To start with, most bank financing is still given to well-established clients. Most traditional financial institutions such as commercial banks like to assert that SMEs and underserved markets are a high priority. The reality is otherwise. Smaller enterprises, youth and women continue to face major challenges in getting a bank account. They tend to have less collateral, weaker management, and are more vulnerable to information asymmetry (lack of access to information), reducing their chances of getting credit.
Friction in financial mediation is often tense and this obstacle must be overcome. For example, the use of systematic collateral by financial institutions (and lack of guarantees to reduce such use of collateral) has unintended consequences, some of them defeating the purpose of the collateral policy itself (as it forces clients to build up unnecessary amount of assets so that these liquid assets can be collateralized). Information asymmetries are also a major impediment. Typically, low income individuals or small businesses do not have satisfactory information that prospective lenders, such as commercial banks, can use to make financing decisions.
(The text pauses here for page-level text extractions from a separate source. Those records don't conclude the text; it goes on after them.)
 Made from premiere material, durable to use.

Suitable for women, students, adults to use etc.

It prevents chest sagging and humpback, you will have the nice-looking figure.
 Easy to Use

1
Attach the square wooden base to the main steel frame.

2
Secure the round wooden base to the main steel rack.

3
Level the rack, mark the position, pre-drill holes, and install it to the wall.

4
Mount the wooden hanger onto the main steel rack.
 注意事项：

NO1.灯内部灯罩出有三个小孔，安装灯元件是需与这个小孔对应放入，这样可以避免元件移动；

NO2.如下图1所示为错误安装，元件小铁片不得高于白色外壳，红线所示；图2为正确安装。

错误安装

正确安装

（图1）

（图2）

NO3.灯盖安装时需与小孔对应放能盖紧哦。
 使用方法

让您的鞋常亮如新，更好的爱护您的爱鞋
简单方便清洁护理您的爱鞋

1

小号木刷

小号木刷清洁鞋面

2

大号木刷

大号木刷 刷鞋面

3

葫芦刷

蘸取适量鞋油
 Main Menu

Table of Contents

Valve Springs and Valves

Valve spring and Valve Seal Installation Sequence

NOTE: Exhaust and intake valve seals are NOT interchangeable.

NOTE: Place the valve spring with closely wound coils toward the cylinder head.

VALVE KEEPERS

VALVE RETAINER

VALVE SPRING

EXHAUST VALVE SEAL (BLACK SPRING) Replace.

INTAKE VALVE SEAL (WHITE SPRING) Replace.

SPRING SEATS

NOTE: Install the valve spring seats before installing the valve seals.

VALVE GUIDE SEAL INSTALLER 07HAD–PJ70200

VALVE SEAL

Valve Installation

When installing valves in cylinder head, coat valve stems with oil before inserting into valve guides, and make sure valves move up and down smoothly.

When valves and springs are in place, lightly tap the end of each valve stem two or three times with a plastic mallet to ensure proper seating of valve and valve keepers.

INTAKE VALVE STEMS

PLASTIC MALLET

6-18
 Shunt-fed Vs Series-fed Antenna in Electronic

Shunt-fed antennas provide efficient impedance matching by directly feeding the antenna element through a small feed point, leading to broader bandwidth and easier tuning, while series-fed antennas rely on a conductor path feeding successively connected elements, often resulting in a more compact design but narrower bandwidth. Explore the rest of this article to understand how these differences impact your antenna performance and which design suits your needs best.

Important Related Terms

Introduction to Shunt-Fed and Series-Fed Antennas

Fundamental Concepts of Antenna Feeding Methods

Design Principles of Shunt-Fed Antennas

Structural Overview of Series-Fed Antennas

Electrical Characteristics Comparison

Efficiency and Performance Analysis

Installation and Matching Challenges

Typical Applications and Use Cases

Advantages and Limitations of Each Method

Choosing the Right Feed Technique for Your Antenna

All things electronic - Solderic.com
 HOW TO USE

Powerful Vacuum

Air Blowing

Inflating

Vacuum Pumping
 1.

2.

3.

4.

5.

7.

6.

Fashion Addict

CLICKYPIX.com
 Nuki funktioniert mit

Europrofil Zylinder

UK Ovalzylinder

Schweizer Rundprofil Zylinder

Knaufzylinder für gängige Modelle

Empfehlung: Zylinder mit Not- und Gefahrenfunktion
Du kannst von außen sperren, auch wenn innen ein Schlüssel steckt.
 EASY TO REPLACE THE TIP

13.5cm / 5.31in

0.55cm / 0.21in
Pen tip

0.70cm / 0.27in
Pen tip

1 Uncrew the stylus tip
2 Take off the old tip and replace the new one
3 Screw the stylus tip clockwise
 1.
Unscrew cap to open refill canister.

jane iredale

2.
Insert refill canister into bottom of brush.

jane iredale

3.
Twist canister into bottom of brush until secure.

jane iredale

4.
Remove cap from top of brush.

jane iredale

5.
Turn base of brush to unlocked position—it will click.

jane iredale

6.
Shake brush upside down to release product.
As a result, better screening and monitoring solutions are needed.
Playing field leveler
There are innovations in this space. For instance, the Entrepreneurial Finance Lab (EFL Global), incubated at Harvard University, offers an innovative approach for credit scoring. Alternative finance mechanisms can also be of great help. Peer-to-peer lending takes a “crowdsourcing” approach to identifying responsible borrowers. This model has been rapidly growing in recent years, used by Prosper, Zopa, Kiva, Myc4, Lending Club, Pertuity Direct, and Fynanz. Prosper has funded USD400 million in loans and has 1.6 million members.
Toward the end of the seminar, HBS Professor Mihir Desai delivered a fascinating lecture and perhaps asked one of the most probing questions of all during the week: Can we reconcile finance with society? It will not be easy. The finance industry has a terrible image as deceitful financiers. Once placed on a pedestal, they are now blamed for shallow wealth accumulation, outsized egos, insatiable appetites who are addicted to risky practices.
But finance isn’t inherently bad, Desai said. There are “tales of heart and hard work,” he said, and finance practitioners who hold firmly to core values of humility and social progress. Alexandra Bergson, the heroine of O Pioneers!, a novel by Willa Cather, shows us the way forward, Desai said. Bergson, a first-generation immigrant from Sweden who lived on the Nebraska plains, was a skilled risk taker who knew how to use leverage to positively change the lives of the people around her.
And Desai seemed willing to make the ultimate point. The greatest accomplishment is not wealth, or status.
The greatest ambition of all will be for finance to generate sustainable and long-term economic and social returns for all. The current efforts by the industry and the policy community to restructure finance will be crucial to building a more inclusive economy.
I would like to conclude by thanking the faculty staff of Harvard Kennedy School for a wonderful learning experience. Thanks also to my lovely fellow-students for the great exchanges on how to change the world of financial services and inclusion.